Work to be completed: Go through the data below. Pull out every line that has the word "your".

Extracted data:
━━━━

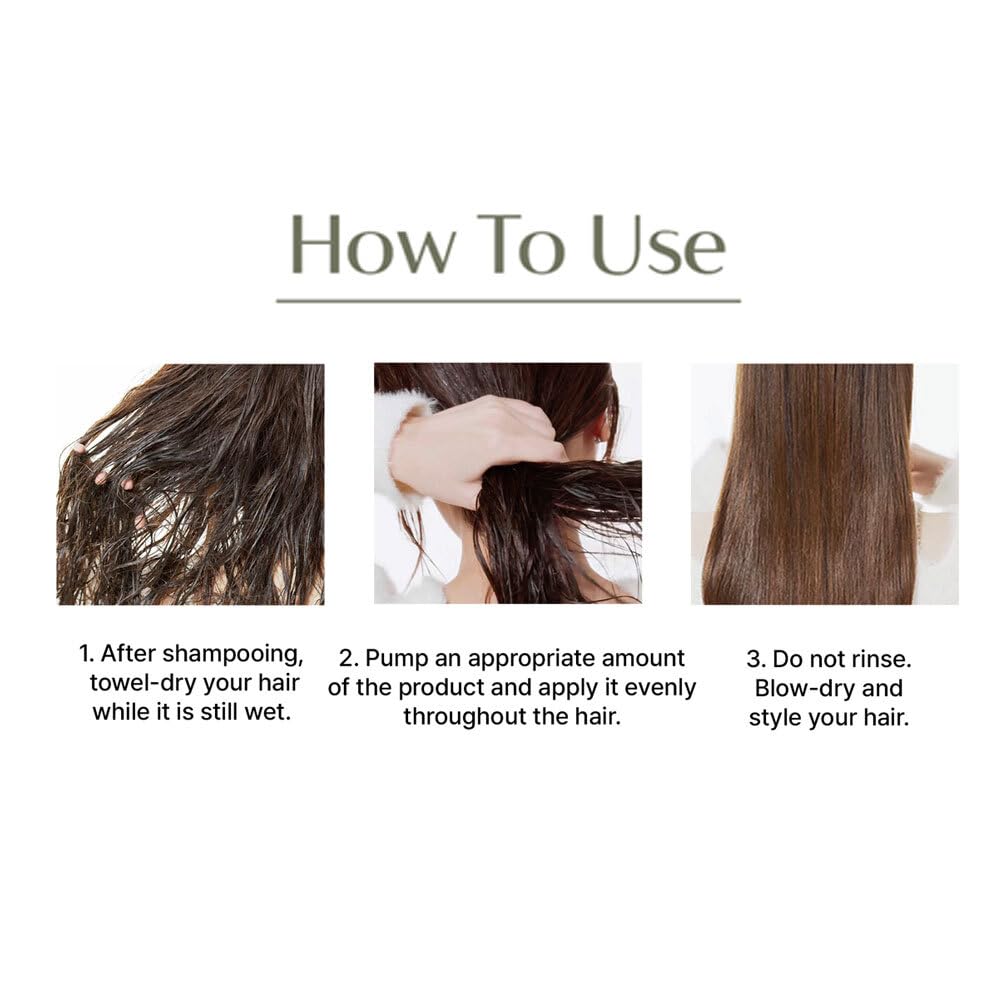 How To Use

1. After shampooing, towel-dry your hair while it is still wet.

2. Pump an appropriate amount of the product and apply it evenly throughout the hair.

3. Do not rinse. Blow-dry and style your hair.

━━━━

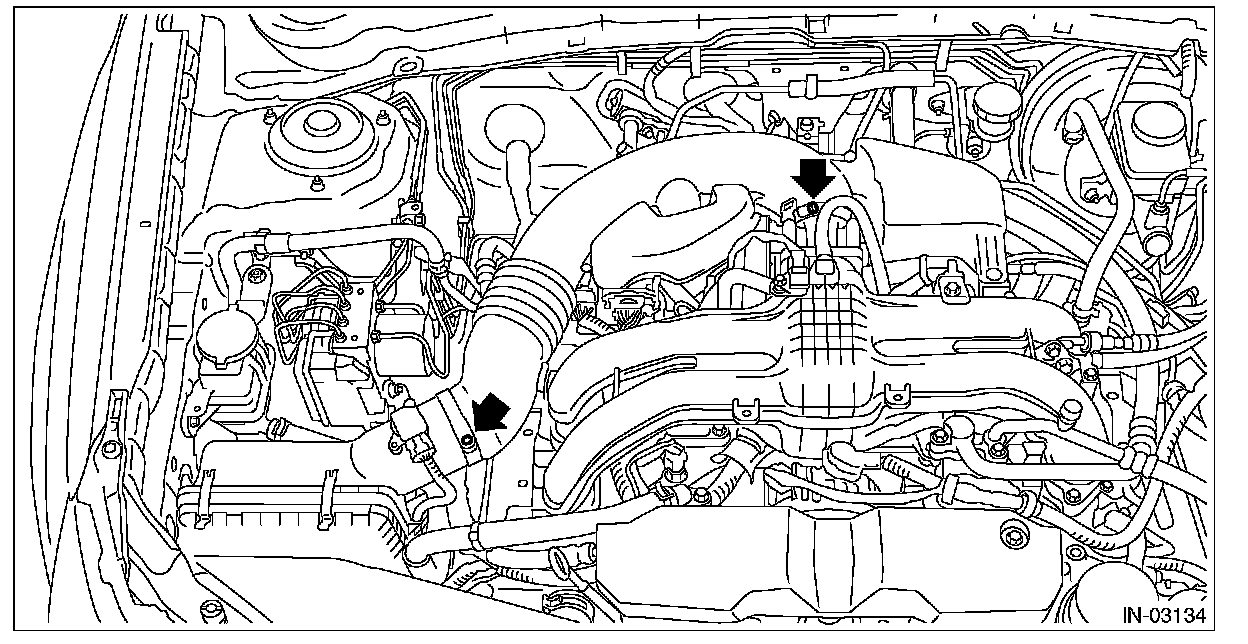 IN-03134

━━━━

Answer section:
1. After shampooing, towel-dry your hair while it is still wet.
3. Do not rinse. Blow-dry and style your hair.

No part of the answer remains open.